* **TEXT SHOWN**:

Obviously that was way more work that I was willing to put in when it’s howling with sleet and rain and there’s imaginary holidays to plan. Poking about with blog settings and figuring out how to work Bloglovin’ seemed like a much better idea.

Then I found an old post from a previous attempt at a blog, that I’m not sure why I actually gave up. Apparently not blogging, and making up excuses for not doing so, has been an ongoing habit. This post first featured in January 2014 and it’s still more relevant than I’d like it to be…

New Year, New Start. Or New Calendar, At Least.

It’s the end of the week but I’m all about the new. New year, new post, new attempt at telling myself I’m ‘totally going to keep up with blogging this year’. I said the same thing last year with scattered and infrequent results, and I’m in no way promising myself that I’ll follow up on it this year. But still, if you can’t kid yersel’ on in January, when can you…?

I always make New Year’s Resolutions and rarely actually make any progress with them. Or they’re so broad (‘totally get fit’) that any attempt at completing them is a vague win for progress (‘sign up for one class a week. In September’). In any case, I’m most definitely not alone, as less than 10% of us actually make good on our promises. So, what’s the problem?

Mine was always that my resolutions were vague and impersonal. The same ones everyone makes. Lose weight. Get fit. Learn to drive. Luv lyf. 2013 was… lackluster at best. I sorted out my love life, but the rest has a way to go. Still, I made some headway. I done some exercise. I got trainers for Christmas to support this. I passed my theory test. I got Instagram like all the other cool kids who eat food and wear clothes. Totally onwards and upwards, right?

I decided to actually put in some research this time. 2014 was going to be a good yin, and the internet was going to help me, because as everyone knows, nothing is official ’til it’s on the internet (scientists also support this theory, as does NASA, and most journalists). I had a look at the most popular resolutions, and had a wee think about how I could adapt them for myself. Make them more personalised. That way, I couldn’t fail, no…?

1. Appreciate others and, in turn, appreciate yourself.

That’s a song we can all dance to.

* **EXTRACTED DATA**:
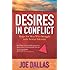 Desires in Conflict: Hope for Men Who Struggle with Sexual Identity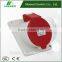 made in china Single Phase industrial socket* Outdoor Industrial Plug & Socket CA2251with CE 3C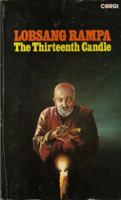 The Thirteenth Candle 0552088803 Book Cover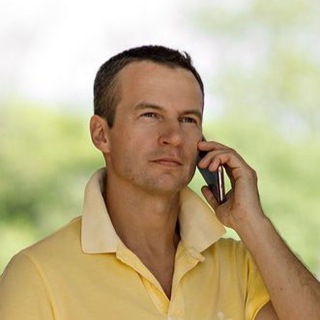 Логотип телеграм канала @avilkin_sale — Avilkin Sale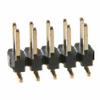 Headers & Wire Housings - M22-5320505 - Powell Electronics, Inc.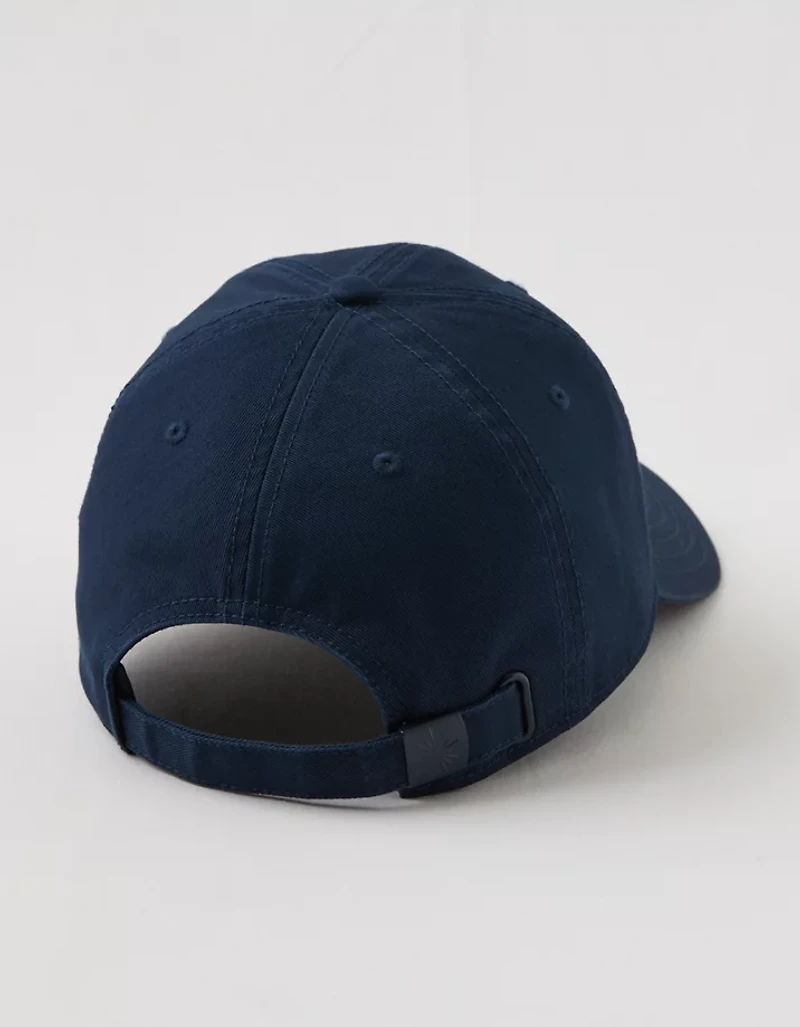 OFFLINE By Aerie Baseball Hat
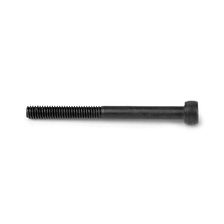 Рабочий стержень для насадки MESSER LW20LM-M4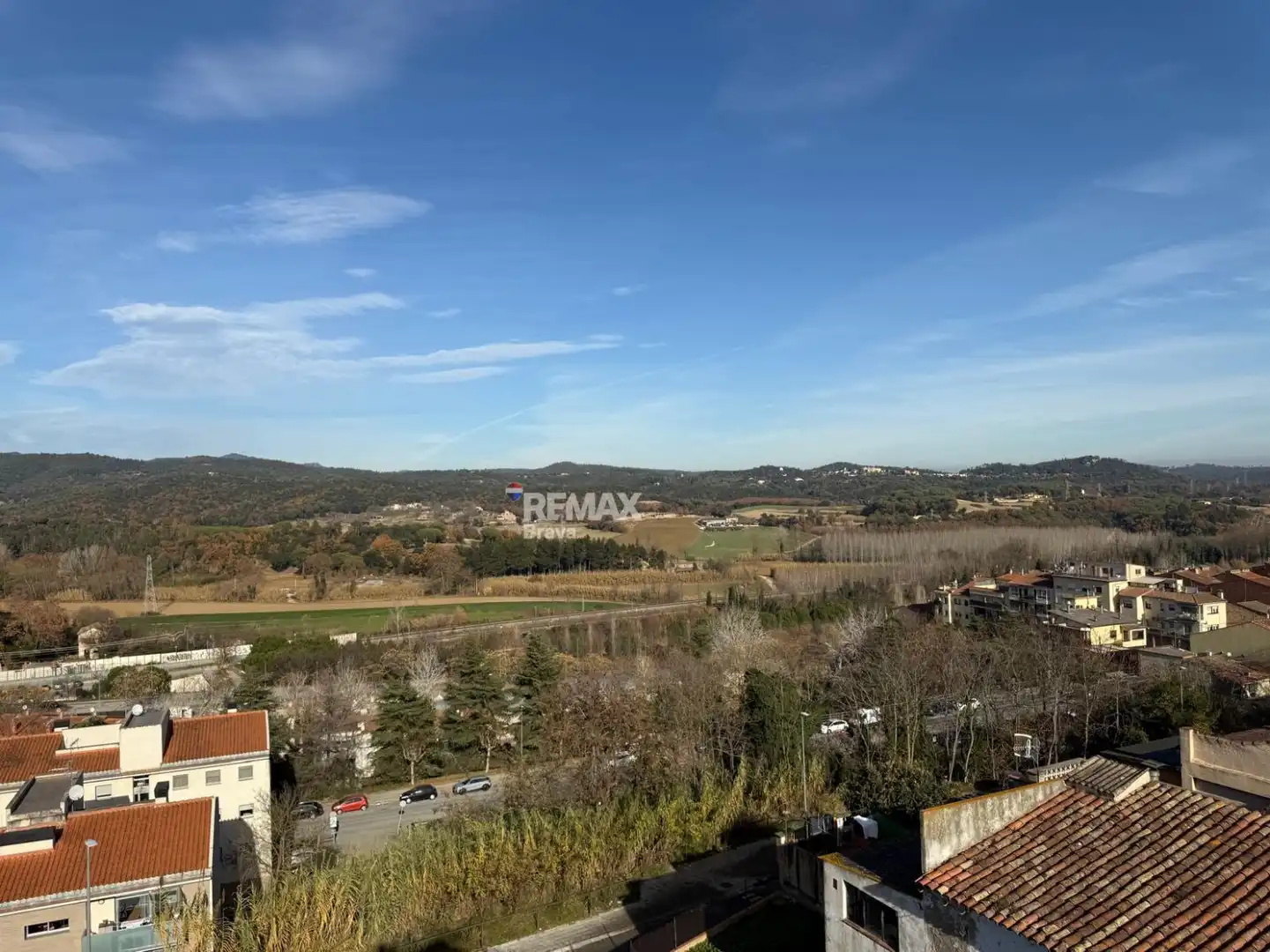Maison avec terrasse à vendre à Carretera CL VIA ROMANA, imagen 58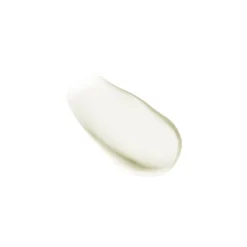 Revitalift Laser Night Cream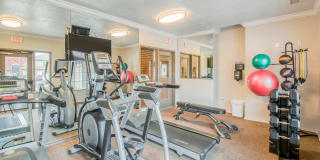 The Resort at Sandia Village Gallery 2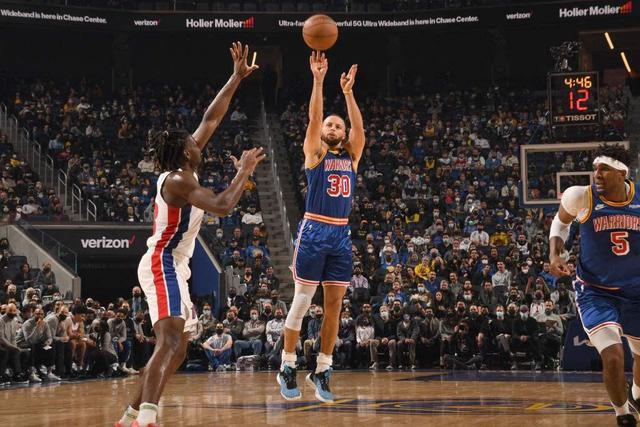 新赛季法甲前瞻新浪 新赛季法甲前瞻新浪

* **REQUIRED ACTIONS**:
a: Answer these questions about the blog post on New Year's resolutions:
(i) In what month and year did the older post first appear?
(ii) What share of people make good on their resolutions, according to the post?
(iii) What did the writer receive for Christmas?
b: Carry the blog post on New Year's resolutions further, starting after its last sentence.
The data has no role in this work.

* **EXPECTED RESPONSES**:
a:
(i) January 2014
(ii) Less than 10%
(iii) Trainers

b:
If there’s one thing I’ve learned from the internet, it’s that if I dislike or disagree with someone or something, it’s because I’m rotten with jealousy at this snarling, empty hole in my life which this person or opinion is fulfilling in their own. To try and generate empathy I’ve started wearing those celebrity masks you get out the Newsbox and walking around with a giant hashtag of my own name following me wherever I go. So far some One Direction fans have built a shanty town outside my house and my mum’s super pissed because she can’t get her car out the driveway for work in the morning. I tried to explain that I’m just putting myself in other people’s shoes.
2. Let go of your phobias and fears.
My biggest phobia isn’t dying alone, or failure, or never spawning potential bone marrow donors. I don’t like cows. When I was a child I playfully clambered onto a country fence and mooed at some cows residing in a field. The cow mooed back right in my face and I fell off said fence, seriously winding myself and embarking on a lifelong fear of the bovine. It was also my first day of school, so the whole experience made me hate school too. It’s also a tiny reason why I became vegetarian.* I’m hardly going to start eating meat again, so I’ll have to focus on eliminating my fear of looking foolish in public instead. I could overcome this by mooing at some cows and nail two birds with one stone, but I don’t want to progress too much, too fast.
*This isn’t even any word of a lie. It’s a true story. Ask my parents.
3. Dance like no one is watching.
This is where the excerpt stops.